== Text ==
┌────────

Create new multistate sampler simulation.

Parameters:

thermodynamic_states : list of openmmtools.states.ThermodynamicState

Thermodynamic states to simulate, where one replica is allocated per state. Each state must have a system with the same number of atoms.

sampler_states : openmmtools.states.SamplerState or list

One or more sets of initial sampler states. The number of replicas is taken to be the number of sampler states provided. If the sampler states do not have box_vectors attached and the system is periodic, an exception will be thrown.

storage : str or instanced Reporter

If str: the path to the storage file. Default checkpoint options from Reporter class are used If Reporter: Uses the reporter options and storage path In the future this will be able to take a Storage class as well.

└────────

== Data section ==

┌────────

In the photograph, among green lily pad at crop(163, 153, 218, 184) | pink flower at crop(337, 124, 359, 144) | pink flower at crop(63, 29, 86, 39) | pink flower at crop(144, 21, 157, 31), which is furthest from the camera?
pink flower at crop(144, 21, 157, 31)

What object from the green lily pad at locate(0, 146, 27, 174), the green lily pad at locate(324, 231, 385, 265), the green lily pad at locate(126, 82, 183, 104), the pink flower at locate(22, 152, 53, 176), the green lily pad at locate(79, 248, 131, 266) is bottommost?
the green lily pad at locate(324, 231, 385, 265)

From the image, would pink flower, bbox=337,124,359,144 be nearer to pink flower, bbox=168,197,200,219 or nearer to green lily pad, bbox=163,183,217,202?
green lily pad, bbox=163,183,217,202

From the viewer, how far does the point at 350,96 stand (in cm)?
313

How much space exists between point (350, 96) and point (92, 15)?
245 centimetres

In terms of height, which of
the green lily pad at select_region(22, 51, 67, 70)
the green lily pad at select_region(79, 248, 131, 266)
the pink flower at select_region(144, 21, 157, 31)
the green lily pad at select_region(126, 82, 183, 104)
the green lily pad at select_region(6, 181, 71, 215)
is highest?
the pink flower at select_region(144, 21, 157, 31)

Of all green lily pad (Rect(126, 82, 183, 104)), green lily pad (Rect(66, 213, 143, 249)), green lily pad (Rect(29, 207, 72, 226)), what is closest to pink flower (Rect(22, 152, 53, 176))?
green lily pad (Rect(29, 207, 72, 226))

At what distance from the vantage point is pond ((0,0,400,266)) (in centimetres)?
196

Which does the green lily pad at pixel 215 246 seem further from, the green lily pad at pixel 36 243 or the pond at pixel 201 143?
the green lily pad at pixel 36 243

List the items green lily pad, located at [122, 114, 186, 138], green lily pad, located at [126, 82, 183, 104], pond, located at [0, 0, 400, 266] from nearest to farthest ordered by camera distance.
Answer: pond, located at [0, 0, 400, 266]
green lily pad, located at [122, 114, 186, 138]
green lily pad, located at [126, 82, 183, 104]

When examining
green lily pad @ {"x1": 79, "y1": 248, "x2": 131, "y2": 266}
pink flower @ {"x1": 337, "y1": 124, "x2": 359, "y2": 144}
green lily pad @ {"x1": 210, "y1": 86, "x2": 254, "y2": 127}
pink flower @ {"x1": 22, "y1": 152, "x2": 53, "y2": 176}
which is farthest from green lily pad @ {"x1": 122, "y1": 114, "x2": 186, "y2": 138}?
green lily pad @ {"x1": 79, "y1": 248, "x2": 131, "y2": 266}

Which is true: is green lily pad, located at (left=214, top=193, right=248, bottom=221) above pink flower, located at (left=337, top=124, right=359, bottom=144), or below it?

└────────

== Written tasks ==
a) Answer these from the multistate sampler text:
(i) How many replicas are allocated to each thermodynamic state?
(ii) What happens if the sampler states have no box_vectors attached and the system is periodic?
(iii) When storage is given as a str, what does that string stand for?
b) Write the next part of the multistate sampler text, following on from its last sentence.
The records are not used for anything here.

== Results ==
a)
(i) One replica per state.
(ii) An exception will be thrown.
(iii) The path to the storage file.

b)
initial_thermodynamic_states : None or list or array-like of int of length len(sampler_states), optional,

default: None. Initial thermodynamic_state index for each sampler_state. If no initial distribution is chosen, sampler_states are distributed between the thermodynamic_states following these rules:

If len(thermodynamic_states) == len(sampler_states): 1-to-1 distribution

If len(thermodynamic_states) > len(sampler_states): First and last state distributed first remaining sampler_states spaced evenly by index until sampler_states are depleted. If there is only one sampler_state, then the only first thermodynamic_state will be chosen

If len(thermodynamic_states) < len(sampler_states), each thermodynamic_state receives an equal number of sampler_states until there are insufficient number of sampler_states remaining to give each thermodynamic_state an equal number. Then the rules from the previous point are followed.

unsampled_thermodynamic_states : list of openmmtools.states.ThermodynamicState, optional, default=None

These are ThermodynamicStates that are not propagated, but their reduced potential is computed at each iteration for each replica. These energy can be used as data for reweighting schemes (default is None).

metadata : dict, optional, default=None

Simulation metadata to be stored in the file.

default_options()¶: dict of all default class options (keyword arguments for __init__ for class and superclasses)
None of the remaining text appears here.